Return the line containing "277602 Blairsville Vacant Lot" and every line beneath it through the end of the entries below, unchanged. Pictures stay out.
__________
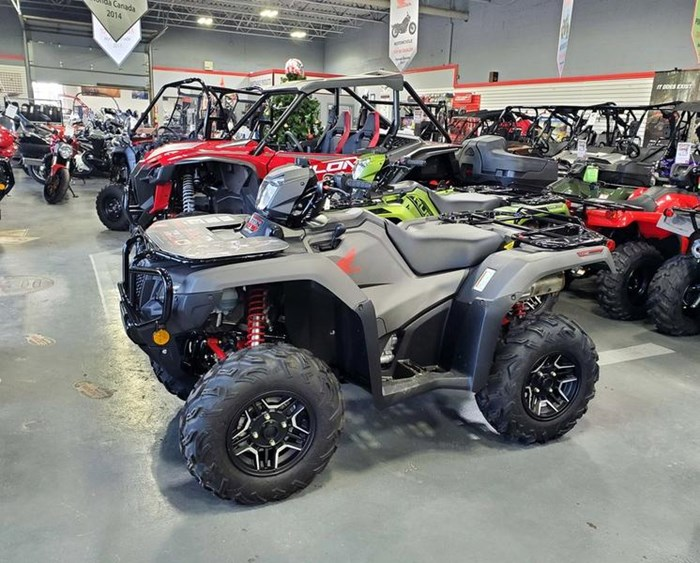 2019 Honda TRX500 Rubicon DCT DELUXE Photo 1 of 7
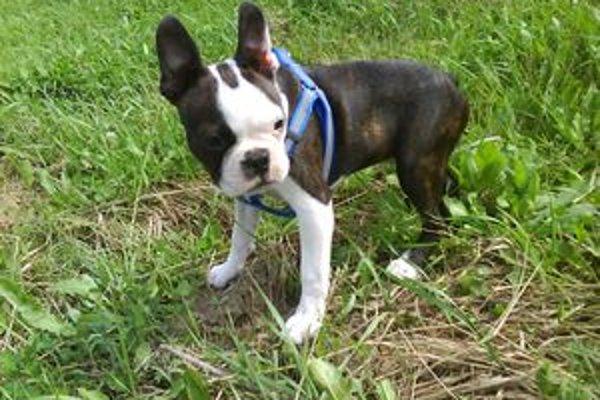 Majitelia sú povinní zaevidovať psíka od šiestich mesiacov.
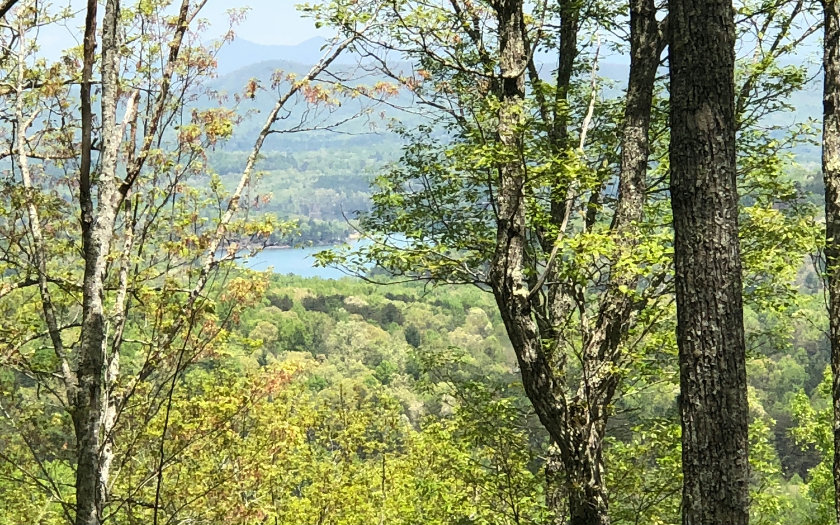 277602 Blairsville Vacant Lot
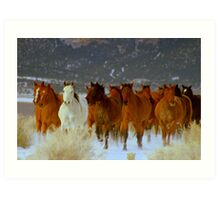 HORSE DRIVE ~CHERRY CREEK NEVADA  Art Print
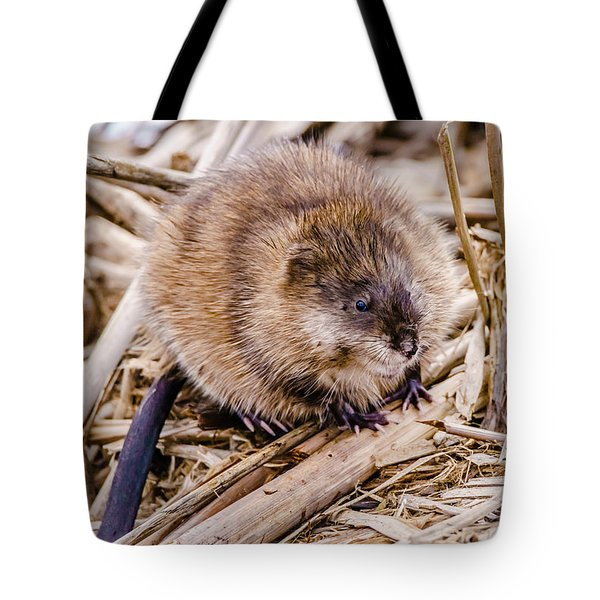 Muskrat Ball Tote Bag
__________
Solution for this problem —
 277602 Blairsville Vacant Lot
 HORSE DRIVE ~CHERRY CREEK NEVADA  Art Print
 Muskrat Ball Tote Bag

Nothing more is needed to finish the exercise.